Directions —
Exactly reproduce the lines from the top of the entries below through the line containing "A: Rat (Rattus).", with both ends included.

++++ Information supplied

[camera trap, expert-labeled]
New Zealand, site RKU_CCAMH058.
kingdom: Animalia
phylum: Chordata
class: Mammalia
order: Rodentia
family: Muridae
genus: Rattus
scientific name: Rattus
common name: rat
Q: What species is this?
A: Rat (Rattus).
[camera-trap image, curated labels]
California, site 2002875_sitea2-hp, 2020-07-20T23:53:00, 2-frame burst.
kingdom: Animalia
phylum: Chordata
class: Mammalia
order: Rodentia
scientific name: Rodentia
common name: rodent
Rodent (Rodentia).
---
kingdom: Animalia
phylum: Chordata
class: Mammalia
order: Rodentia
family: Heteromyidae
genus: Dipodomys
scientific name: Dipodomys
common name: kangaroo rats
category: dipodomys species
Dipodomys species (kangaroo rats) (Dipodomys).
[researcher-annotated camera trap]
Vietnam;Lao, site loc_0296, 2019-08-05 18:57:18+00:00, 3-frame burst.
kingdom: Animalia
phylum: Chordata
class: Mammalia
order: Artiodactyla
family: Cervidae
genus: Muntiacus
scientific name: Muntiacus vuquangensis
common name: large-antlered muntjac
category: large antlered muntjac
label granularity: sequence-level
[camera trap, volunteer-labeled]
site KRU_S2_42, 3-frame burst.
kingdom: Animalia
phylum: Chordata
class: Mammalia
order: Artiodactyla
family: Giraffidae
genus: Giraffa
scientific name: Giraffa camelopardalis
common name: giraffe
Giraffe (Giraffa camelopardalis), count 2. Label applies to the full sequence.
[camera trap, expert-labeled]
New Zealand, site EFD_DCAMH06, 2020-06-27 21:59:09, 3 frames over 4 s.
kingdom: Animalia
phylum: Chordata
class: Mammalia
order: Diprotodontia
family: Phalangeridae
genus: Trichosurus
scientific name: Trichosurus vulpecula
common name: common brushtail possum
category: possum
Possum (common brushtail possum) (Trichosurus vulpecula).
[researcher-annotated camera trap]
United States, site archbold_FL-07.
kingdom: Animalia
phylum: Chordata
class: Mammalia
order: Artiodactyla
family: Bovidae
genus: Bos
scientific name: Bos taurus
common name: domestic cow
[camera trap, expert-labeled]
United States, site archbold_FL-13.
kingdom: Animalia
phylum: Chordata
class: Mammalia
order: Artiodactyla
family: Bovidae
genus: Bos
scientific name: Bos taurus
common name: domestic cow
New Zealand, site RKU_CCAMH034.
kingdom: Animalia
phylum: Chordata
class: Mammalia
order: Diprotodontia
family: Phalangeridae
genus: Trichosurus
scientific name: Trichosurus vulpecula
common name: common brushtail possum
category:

++++++++

Output for this task —
[camera trap, expert-labeled]
New Zealand, site RKU_CCAMH058.
kingdom: Animalia
phylum: Chordata
class: Mammalia
order: Rodentia
family: Muridae
genus: Rattus
scientific name: Rattus
common name: rat
Q: What species is this?
A: Rat (Rattus).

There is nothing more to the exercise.